1. Managing Data
As I mentioned in class, the purpose of these workshops is to provide short introductions to popular techniques or tools. Each workshop is only the first few steps in a larger area of study, so be sure to reach out to me if there’s one that especially interests you.
Instead of creating custom standalone workshops for our course, I thought it would be helpful to take advantage of the larger ecosystem of DH tutorials. To that end, many of the workshops for this course are borrowed from collaborative DH resources like The Programming Historian and The DH Literacy Guidebook. This will provide a roadmap for you if you want to build skills in other areas.
To accompany next week’s readings that define and explore data, follow this Programming Historian tutorial on OpenRefine.
OpenRefine is a popular tool for organizing and “cleaning” tabular data sets. It began its life as a proprietary tool—Google Refine—but it’s been open source for quite a while. Follow the tutorial and use OpenRefine to make the Powerhouse Museum data set more usable.

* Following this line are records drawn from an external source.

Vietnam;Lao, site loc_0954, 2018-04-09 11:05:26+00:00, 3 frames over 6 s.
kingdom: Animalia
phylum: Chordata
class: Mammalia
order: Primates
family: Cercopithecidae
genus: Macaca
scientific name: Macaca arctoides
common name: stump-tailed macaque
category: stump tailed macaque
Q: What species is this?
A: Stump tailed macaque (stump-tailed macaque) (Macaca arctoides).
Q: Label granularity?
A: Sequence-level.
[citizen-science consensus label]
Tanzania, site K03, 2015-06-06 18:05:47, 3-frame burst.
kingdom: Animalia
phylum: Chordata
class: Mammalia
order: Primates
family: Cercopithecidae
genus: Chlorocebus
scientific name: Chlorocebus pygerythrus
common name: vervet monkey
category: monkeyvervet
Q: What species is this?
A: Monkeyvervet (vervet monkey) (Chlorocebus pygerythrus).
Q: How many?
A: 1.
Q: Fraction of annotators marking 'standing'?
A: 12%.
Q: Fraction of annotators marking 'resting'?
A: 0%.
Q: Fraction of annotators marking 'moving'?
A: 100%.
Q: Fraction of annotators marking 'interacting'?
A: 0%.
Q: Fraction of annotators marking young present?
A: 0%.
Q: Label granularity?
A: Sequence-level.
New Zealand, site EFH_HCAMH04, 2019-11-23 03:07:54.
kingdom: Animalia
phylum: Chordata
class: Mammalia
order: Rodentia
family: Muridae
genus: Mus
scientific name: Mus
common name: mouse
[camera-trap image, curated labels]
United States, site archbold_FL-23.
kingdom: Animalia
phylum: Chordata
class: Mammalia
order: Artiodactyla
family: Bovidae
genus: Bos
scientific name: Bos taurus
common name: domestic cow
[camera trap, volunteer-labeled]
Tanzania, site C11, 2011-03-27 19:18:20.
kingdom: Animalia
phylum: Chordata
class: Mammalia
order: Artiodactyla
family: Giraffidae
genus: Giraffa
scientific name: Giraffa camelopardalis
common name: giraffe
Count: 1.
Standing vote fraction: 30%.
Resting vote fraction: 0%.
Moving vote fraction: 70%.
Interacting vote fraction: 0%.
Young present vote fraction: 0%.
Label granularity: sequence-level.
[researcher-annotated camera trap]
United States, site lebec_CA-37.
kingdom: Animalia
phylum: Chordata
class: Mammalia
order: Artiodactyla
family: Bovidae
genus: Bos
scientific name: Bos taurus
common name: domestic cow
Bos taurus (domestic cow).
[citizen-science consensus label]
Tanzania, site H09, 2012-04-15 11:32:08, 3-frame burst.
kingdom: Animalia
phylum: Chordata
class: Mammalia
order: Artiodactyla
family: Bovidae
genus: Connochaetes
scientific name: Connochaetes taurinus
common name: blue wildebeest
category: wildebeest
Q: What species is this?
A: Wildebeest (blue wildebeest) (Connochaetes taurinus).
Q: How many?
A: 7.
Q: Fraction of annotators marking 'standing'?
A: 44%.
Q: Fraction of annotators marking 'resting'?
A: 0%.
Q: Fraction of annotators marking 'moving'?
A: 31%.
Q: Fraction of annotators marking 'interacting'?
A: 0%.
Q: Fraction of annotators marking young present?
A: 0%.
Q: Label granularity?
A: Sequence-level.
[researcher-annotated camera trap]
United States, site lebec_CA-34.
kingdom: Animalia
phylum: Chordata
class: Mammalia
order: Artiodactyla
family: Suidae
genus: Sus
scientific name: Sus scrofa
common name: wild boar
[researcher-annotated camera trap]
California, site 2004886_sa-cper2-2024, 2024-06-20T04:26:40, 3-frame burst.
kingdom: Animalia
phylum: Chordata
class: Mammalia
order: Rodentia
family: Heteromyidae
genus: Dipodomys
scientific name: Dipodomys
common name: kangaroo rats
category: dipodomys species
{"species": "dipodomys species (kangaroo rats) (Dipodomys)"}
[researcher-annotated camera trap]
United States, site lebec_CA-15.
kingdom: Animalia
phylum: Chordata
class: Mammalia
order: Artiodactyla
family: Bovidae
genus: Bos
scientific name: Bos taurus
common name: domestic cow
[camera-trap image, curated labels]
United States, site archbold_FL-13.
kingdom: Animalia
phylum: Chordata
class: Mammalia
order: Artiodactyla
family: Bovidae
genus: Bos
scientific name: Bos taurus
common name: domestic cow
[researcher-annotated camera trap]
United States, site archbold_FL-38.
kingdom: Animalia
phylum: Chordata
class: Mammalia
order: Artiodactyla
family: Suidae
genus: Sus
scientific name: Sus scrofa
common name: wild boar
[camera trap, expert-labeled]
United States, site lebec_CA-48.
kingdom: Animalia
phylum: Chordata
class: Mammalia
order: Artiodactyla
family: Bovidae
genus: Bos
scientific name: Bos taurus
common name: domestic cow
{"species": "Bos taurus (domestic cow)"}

This task is part of the larger field of data management and “cleaning,” an essential part of many digital humanities projects with its own history and theory. If you’re interested in the topic, you might check out Trevor Munoz and Katie Rawson’s well-known piece, “Against Cleaning”.
Once you’ve worked your way through the tutorial, you might spend some time thinking about what happens before and after a tool like OpenRefine. Do you already have a data set that needs to be “cleaned”? Where might you find one? Could data that’s been “refined” be fed into one of our Explore tools for this week, like Palladio or RAWGraphs?
Remember, these workshops are designed to take up about an hour of your time (making up the third hour of our seminar). If you find that a workshop is taking a lot longer than that, it’s okay to stop and reach out to me about it.